The Northern Man and His Snow Shovel

 

I love my snow shovel.

 

OK, I’ll admit that doesn’t exactly rank up there with Tristan and Isolde (look it up) or Rachel and Ross (see “Tristan and Isolde” or “Monica and Chandler”). But some of us are just prone to simple passions. And here in Michigan, from about the third week of December through the third week of March, a snow shovel is a guy’s best friend, the infantryman’s rifle, Zorro’s sword, Linus’s blanket.

 

Every Midwestern man knows that his snow shovel is his winter lifeline. Without it, he could get completely snowed in, trapped, unable to provide his family with any of the basic necessities of winter survival, like Doritos and beer.

 

Now I’m not talking about “snow blowers,” those gas-driven marvels that take the snow in my neighbor’s driveway and hurl it majestically into mine. We winter purists look at snow blowers with a certain amount of scorn, as in, “Where the heck do you suppose he got the money to buy that terrific snow blower?”

 

Over the years I’ve had many snow shovels. Some were flashy, with sexy names like Slush-Buster 3000, or Slop Chopper, while others were quiet, unassuming, even mousey. They had identities too, but I admit that I was often so coldly uncaring that even as I think back on the tender times we shared, their names escape me.

 

For those of you who have spent your entire lives in the tropics, trapped in the unending monotony of what we Northerners disdain with cries of “Oh yeah, well those jerks down there have to put up with hurricanes – occasionally,” a basic snow shovel is nothing more than a good-sized rectangular tin plate, slightly bent then bolted to a stick. The idea is that snow is relatively light, so you want a large surface area to pick up a lot of the stuff with each scoop.

 

The obvious theoretical shortfall here is that whole “snow is relatively light” thing.

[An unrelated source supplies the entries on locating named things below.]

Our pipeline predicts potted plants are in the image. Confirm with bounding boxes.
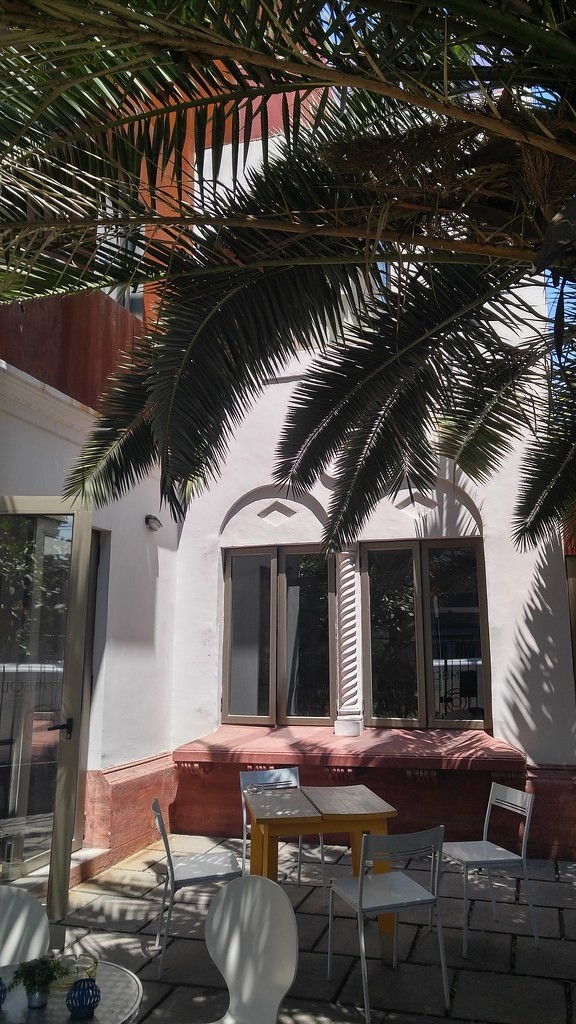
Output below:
[6,950,72,1008]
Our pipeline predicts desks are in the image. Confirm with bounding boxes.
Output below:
[241,783,399,969]
[0,960,144,1024]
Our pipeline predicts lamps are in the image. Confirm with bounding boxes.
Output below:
[146,514,164,531]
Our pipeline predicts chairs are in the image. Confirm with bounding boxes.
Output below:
[326,824,451,1024]
[239,765,303,887]
[435,781,541,951]
[150,797,243,980]
[0,885,51,966]
[205,874,299,1024]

There are about three days in every winter when the combination of temperature, humidity, dew point, barometric pressure, wind chill, UV index and terror alert level are perfectly aligned, and on those days the snow is as light as . . . well, as the purest driven snow.

 

On every other day of the winter, the snow is only light relative to a shovel full of bowling balls.

 

Nevertheless, we gamely attack all sorts of snow with our slightly bent rectangular tin plates bolted to sticks. We scrape, grunt, chisel and chop, building satisfyingly huge mountains of snow on each side of the driveway.

 

Sadly, a snow shovel never really seems to last very long. In fact, with the slightest scrape across bare pavement, the front edge tends to peel back and mushroom, since the tin blade is just slightly softer than cream cheese. And once the front edge is really beginning to show the ravages of age, a guy just has to move on to a newer, firmer model.

 

In the past few years, the market has been flooded with “ergonomic” shovels, featuring handles that are bent to look just like the ones I’ve run over with the Dodge. This is to reduce back strain and to save wear-and-tear on tires.

 

With the bent handle you can push the shovel along like a little plow. It actually only moves one shovel-full at a time and pushes the rest off to the side, which basically accomplishes nothing. But it looks really cool.

 

So in the end we are true Northern men, wielding our snow shovels like swords of truth and justice, cutting a righteous swath of mostly-clear asphalt through the ravages of winter, so that we can go forth to provide our families with life-sustaining Doritos and beer. As we gaze down our cleared driveways between the hard-won mounds of piled snow, we swell with pride at our hard-working pioneer spirit.

 

That, or we’re just too stupid to move South.